In the radio intercepts, Taliban commanders were heard giving instructions for downing a VIP helicopter by using shoulder firing missiles. US and NATO forces in a major offensive recently claimed to have flushed out the Taliban from the Helmand region.
The British Prime Minister was slated to visit an agricultural school being built with British assistance and also have a chat with a sizable British army contingent deployed in the poppy growing province. His visit and programme had not been made public in advance.
Quoting British military sources, the Daily Mail said that such call interception are a regular occurrence in lawless Helmand province.

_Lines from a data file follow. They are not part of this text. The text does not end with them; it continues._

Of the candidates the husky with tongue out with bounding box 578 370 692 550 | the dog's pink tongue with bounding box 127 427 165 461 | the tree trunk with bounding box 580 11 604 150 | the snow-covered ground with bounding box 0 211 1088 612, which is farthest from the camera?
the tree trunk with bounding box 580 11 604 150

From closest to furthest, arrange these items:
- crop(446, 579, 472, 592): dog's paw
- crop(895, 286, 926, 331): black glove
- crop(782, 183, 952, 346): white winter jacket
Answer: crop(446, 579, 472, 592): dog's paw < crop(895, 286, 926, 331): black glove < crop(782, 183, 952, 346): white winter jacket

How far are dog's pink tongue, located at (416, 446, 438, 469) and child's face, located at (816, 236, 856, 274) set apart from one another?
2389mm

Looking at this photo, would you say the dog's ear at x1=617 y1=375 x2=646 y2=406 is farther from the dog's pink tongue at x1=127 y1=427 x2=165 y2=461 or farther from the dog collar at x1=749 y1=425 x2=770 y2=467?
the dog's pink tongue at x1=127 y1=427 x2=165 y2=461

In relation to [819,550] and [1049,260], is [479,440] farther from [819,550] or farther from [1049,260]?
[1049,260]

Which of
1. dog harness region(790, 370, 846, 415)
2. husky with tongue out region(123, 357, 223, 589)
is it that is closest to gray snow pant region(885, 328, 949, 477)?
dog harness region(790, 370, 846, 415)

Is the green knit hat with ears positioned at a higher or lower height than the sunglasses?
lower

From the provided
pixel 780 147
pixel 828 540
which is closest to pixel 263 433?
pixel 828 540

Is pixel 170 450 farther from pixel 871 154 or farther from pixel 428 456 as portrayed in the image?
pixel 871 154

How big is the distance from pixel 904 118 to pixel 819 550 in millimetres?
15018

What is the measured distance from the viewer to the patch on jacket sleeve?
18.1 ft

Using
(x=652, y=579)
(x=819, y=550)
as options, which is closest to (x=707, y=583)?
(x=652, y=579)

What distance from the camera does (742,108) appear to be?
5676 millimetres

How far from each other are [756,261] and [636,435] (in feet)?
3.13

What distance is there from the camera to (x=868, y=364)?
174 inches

But military commanders pulled the plug when they overheard a second Taliban call discussing the presence of a VIP in the area.
Cameron was less than 10 minutes flying time from the area where the Taliban forces were apparently lying in wait.
The Prime Minister's helicopter was diverted to the nearby British brigade headquarters in the centre of the town of Lashkar Gah, where he first learned of the threats to his life.
Earlier in the day Cameron signaled a 'faster' withdrawal of British troops from Afghanistan yesterday admitting that the public will not tolerate them staying 'a day longer than is necessary'.
Cameron also announced 67 million pound of new funding to counter the Taliban's improvised explosive devices that have driven the British death toll to 294.
The abrupt change of plans for Cameron come with comments by top US and NATO commanders that a planned second major offensive to clear the Kandahar province might take longer to unfold than expected.
The cancellation at the last minute of the British Prime Minister to the forward base came a day after suicide bombers killed forty people at a wedding reception in Kandahar.